DOCUMENT EXTRACT:
──────
This is the distance from the top that I need to install the shelf that the saw will sit on. So I marked 3 ¾″ from the TOP EDGE of the two side panels.
Step 3: Assemble the Carcass
I attached the long piece from step 1 between the two side panels using 1 ¼″ pocket hole screws so the top lined up with the mark I just made.
It’s important that this long shelf is installed the height of saw base – ¾″ from the top.
Note that the pocket holes on the side panels should face the INSIDE and be toward the bottom like shown in the image above.
Step 4: Assemble Miter Saw Stand Base
The base of the miter saw station is made from 2x4s. I cut two pieces of 2×4 to 60″ long and three pieces to 17″ long.
Then, I assembled a frame like shown using 1 ½″ pocket holes and 2 ½″ pocket hole screws.
Make sure the middle one is, in fact, in the middle.
Step 5: Attach Carcass of DIY Miter Saw Stand to Base
Next, I attached the saw stand carcass to the base using 1 ¼″ pocket hole screws through the side panels.
Step 6: Add Middle Divider to Miter Saw Stand
To support the long span of the top and to give me somewhere to mount drawer slides later, I added a middle divider panel.
This piece was 24″ wide x 25″ tall. But depending on the height of your saw base, your panel height may vary.
Measure the distance between the top panel and the base to figure out what the length of your divider panel should be.
From this point, depending on your saw size, measurements may vary, so yours may be different than mine.
I drilled ¾″ pocket holes into the ends of this piece and attached it at the center using 1 ¼″ pocket hole screws.
Step 7: Attach Top “Cubbies” to Miter Saw Stand
I cut two pieces of ¾″ plywood to the height of the saw base MINUS ¾″ (the measurement from step 2) x 15″ long. In my case, these were 3 ¾″ x 15″, but you’ll need to adjust based on your own saw height.
Then, I measured the WIDTH of my saw base and placed these pieces on the top like shown so that my miter saw would fit between them with about ¼″ wiggle room.
Again, your measurements may differ depending on your saw base size.
I used 1 ¼″ wood screws to secure these through the bottom side of the top panel like shown below.
Before moving on, I double checked that my miter saw would fit between these pieces. Adjust as needed to ensure it fits.
Then, I cut two pieces of ¾″ plywood to fit over these outside sections to make “cubbies” and screwed them on using 1 ¼″ wood screws.
I placed my miter saw onto the stand and checked that the top of the base is flush to the top of the cubbies. You can use a long straight edge or level to check for gaps.
Shim and adjust as needed to make sure the saw base is level with the top, then remove the saw to continue with the build.
Step 8: Add Drawer Slides to Miter Saw Stand
The drawers are where it gets a little tricky. Because if you don’t have the same saw as I do, your measurements may vary. However, don’t panic! It’s easy to adjust.
Check out this drawer building guide for helpful tips on measuring and determining drawer box sizing.
I installed 6 pair of 22″ drawer slides to fit three equally sized drawers on each side of the cabinet stand.
RELATED: How to measure for and install drawer slides
Step 9: Build and Install Drawers
Your drawer height may differ from mine slightly, but the overall width and depth should be the same.
I ripped several strips of ¾″ plywood to the height I wanted my drawer boxes. I made my drawer box sides and back 8″ tall and my drawer fronts 8 ⅛″ tall.
──────
DATA FOR ANALYSIS:
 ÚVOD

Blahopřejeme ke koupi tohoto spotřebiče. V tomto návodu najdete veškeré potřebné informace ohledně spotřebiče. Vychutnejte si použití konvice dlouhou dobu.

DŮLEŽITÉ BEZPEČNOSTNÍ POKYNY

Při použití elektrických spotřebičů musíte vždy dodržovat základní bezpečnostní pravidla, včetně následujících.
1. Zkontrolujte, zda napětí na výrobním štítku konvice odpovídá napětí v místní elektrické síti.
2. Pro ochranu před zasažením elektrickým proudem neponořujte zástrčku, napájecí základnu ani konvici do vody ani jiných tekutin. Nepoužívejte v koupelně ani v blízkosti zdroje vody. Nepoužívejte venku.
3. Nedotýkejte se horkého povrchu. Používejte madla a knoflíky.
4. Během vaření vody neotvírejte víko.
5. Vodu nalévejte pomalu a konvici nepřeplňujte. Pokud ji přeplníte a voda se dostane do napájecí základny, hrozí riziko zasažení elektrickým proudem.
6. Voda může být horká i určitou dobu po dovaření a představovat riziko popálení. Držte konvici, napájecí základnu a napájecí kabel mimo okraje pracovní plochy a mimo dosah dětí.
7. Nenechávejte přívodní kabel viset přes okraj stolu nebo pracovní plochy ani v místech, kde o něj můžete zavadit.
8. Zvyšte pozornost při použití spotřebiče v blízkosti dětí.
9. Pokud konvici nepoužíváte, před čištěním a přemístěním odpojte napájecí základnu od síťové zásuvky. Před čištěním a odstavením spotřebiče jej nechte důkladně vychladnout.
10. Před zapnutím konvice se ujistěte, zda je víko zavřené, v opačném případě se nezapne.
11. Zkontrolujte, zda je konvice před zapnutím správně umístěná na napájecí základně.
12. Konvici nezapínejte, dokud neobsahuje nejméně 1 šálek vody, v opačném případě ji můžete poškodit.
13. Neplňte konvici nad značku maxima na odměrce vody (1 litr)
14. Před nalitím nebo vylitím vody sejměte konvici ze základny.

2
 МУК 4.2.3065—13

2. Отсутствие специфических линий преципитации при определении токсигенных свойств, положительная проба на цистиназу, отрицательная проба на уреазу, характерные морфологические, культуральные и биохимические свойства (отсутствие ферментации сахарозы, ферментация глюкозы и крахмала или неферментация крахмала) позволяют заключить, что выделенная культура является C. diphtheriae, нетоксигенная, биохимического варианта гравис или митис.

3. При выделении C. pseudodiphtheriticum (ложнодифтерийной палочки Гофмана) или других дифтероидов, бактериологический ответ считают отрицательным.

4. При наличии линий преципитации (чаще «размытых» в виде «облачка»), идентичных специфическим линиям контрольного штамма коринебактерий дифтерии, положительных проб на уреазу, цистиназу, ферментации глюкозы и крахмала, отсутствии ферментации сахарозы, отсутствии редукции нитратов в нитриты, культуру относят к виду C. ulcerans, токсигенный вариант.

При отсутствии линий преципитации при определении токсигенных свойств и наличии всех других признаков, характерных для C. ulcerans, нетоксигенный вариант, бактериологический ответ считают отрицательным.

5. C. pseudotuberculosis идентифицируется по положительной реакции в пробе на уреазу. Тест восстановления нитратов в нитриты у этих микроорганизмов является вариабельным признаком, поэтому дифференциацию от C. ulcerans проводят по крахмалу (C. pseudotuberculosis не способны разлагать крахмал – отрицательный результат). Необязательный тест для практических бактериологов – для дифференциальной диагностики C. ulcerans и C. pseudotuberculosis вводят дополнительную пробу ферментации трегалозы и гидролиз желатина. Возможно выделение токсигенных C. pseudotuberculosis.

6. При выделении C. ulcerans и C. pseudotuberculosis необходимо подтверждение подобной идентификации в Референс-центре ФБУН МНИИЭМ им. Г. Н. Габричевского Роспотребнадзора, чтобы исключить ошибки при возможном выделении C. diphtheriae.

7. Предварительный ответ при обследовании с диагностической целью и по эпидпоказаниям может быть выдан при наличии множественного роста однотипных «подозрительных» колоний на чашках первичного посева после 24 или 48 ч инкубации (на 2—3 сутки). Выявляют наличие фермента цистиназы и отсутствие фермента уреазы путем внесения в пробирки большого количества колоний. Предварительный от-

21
──────
ACTIONS TO TAKE:
1. Transcribe the part of the miter saw stand instructions that opens with the words containing "I placed my" and closes with "the cabinet stand.".
2. In the miter saw stand instructions:
(a) How long were the two longer pieces of 2×4 cut for the base?
(b) What were the dimensions of the middle divider panel?
(c) How many pairs of drawer slides were installed, and how long were they?

TASK-BY-TASK OUTPUTS:
1.
I placed my miter saw onto the stand and checked that the top of the base is flush to the top of the cubbies. You can use a long straight edge or level to check for gaps.
Shim and adjust as needed to make sure the saw base is level with the top, then remove the saw to continue with the build.
Step 8: Add Drawer Slides to Miter Saw Stand
The drawers are where it gets a little tricky. Because if you don’t have the same saw as I do, your measurements may vary. However, don’t panic! It’s easy to adjust.
Check out this drawer building guide for helpful tips on measuring and determining drawer box sizing.
I installed 6 pair of 22″ drawer slides to fit three equally sized drawers on each side of the cabinet stand.

2.
(a) 60″
(b) 24″ wide x 25″ tall
(c) 6 pairs, each 22″ long